Z zasady nie obejrze tego filmu dałem mu dislika a Netflix wrzucił anime chyba w ramach przeprosin które obejrzałem ponownie
. Widziałem też parę recenzji i analiz z zaufanych źródeł a nie chcę dawać Netflixowi wyświetleń żeby nie robili kolejnej części :P
Tak sobie myślę że film dałoby się bardzo łatwo naprawić paroma zmianami w postprodukcji:
- Umieścić akcje w uniwersum DN już po wydarzeniach z mangi /anime / filmów. Ryuk kanonicznie ma dwa notatniki (rozdział bonusowy na rocznice mangi lub specjal anime) więc po prostu po jakimś czasie znów się znudził i poleciał tym razem do Ameryki.

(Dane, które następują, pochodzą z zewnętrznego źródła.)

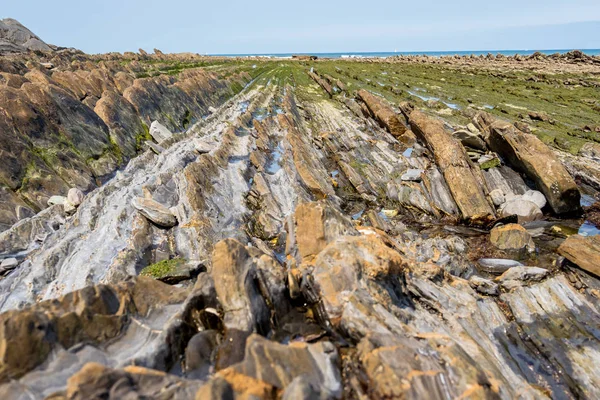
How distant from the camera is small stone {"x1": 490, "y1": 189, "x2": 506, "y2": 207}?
2786 centimetres

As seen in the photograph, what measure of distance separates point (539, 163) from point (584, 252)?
1213 cm

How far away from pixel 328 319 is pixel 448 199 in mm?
21259

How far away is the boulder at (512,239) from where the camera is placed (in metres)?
21.7

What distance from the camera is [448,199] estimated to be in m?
28.5

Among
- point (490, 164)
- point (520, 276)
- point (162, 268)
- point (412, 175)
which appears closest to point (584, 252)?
point (520, 276)

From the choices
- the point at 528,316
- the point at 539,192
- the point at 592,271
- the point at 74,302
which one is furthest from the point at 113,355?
the point at 539,192

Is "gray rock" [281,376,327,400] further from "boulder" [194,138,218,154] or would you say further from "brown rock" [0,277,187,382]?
"boulder" [194,138,218,154]

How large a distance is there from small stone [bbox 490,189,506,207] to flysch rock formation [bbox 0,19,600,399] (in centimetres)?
12

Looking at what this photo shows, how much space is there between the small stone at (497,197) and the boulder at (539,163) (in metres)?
3.16

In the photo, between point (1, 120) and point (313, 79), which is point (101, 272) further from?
point (313, 79)

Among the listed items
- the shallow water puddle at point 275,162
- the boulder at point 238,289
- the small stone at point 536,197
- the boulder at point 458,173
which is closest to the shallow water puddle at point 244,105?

- Pozmieniać wszystkim imiona wtedy nie mam problemu z tym że amerykański Light nie jest aseksualnym geniuszem. Niech czarny L będzie X em kolejnym wychowankiem sioreocińca Watariego bo Nate nie ma czasu męczyć się z kolejnym Kirą wydaje mu się to nudne więc wysłali Xa. Może sobie nawet usiąść na krześlę bo słyszał że L tak robił :P
- Ryuk dopisał fałszywe zasady do notatnika tą o paleniu kartek / skreślaniu imion i jeszcze o tym że nie można przestać zabijać bo samemu się zginie bo przypomniał sobie jeden z podstępów Lighta Yagami i uznał że to będzie zabawne
Film wciąż byłby kiepski ale nie byłoby takiego hejtu fanowskiego i pozbyto by się paru błędów logicznych.
Najbardziej mnie śmieszy że reżyser jest zły na fanów
chociaż goroźenie facetowi śmiercią to przesada
https://www.animenewsnetwork.com/int...ssment/.121253
PS.
Na tej samej zasadzie można by naprawić Fem Ghost Busters wykorzystując cameo aktorów z orginalnej serii żeby wyjaśnić że sprzedają prawa do marki kobietom, ta od nauki mogłaby być najlepszą studentką Egona. Główny zły mógłby być synem tego kontrolera bezpieczeństwa z pierwszej części który chcę się zemścić na wszystkich za to że zrujnowali psychikę i karierę jego ojca a co za tym idzie jego rodzinę.